(Records from a data collection)
*** Begin section ***
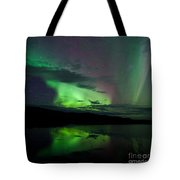 Night Sky Stars Clouds Northern Lights Mirrored Tote Bag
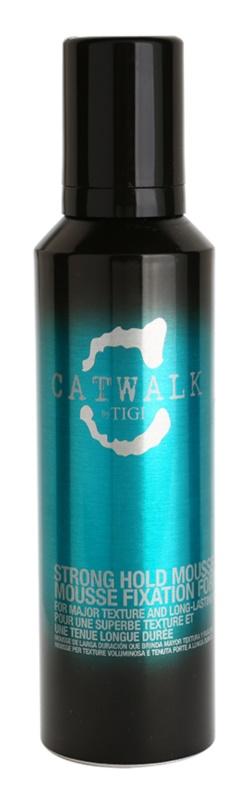 TIGI Catwalk Curlesque penové tužidlo silné spevnenie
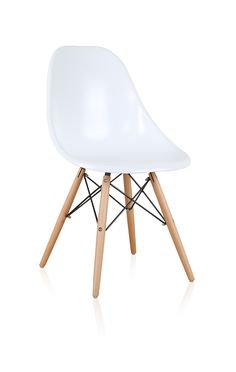 Elsen Contemporary Dining Chair White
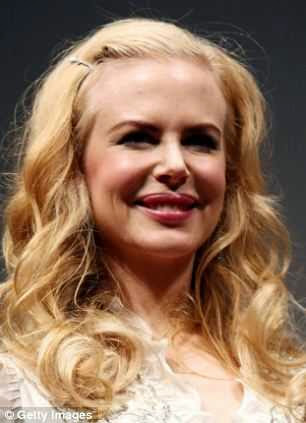 Nicole Kidman Biography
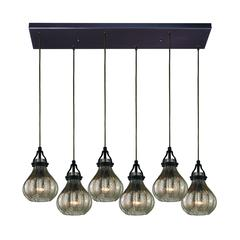 Danica 6 Light Pendant In Oil Rubbed Bronze And Mercury Glass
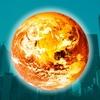 【温暖化】COP25閉幕。近年、温暖化が進んで暖かいというより暑い!冬は暖かくて夏は炎天下!グレタ・トゥンベリさん。
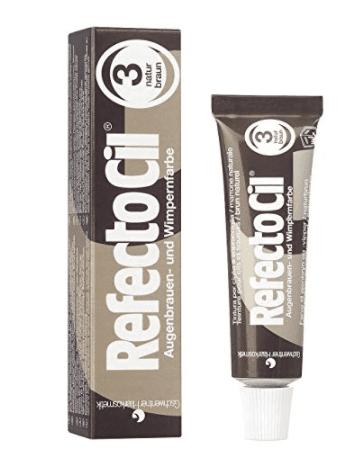 Refectocil-Hair-cream-dye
*** End section ***
#### [PROMPT]
One exact copy of the data, no pictures: write it out line for line.

#### [OUTPUT OF THE TASK]
 Night Sky Stars Clouds Northern Lights Mirrored Tote Bag
 TIGI Catwalk Curlesque penové tužidlo silné spevnenie
 Elsen Contemporary Dining Chair White
 Nicole Kidman Biography
 Danica 6 Light Pendant In Oil Rubbed Bronze And Mercury Glass
 【温暖化】COP25閉幕。近年、温暖化が進んで暖かいというより暑い!冬は暖かくて夏は炎天下!グレタ・トゥンベリさん。
 Refectocil-Hair-cream-dye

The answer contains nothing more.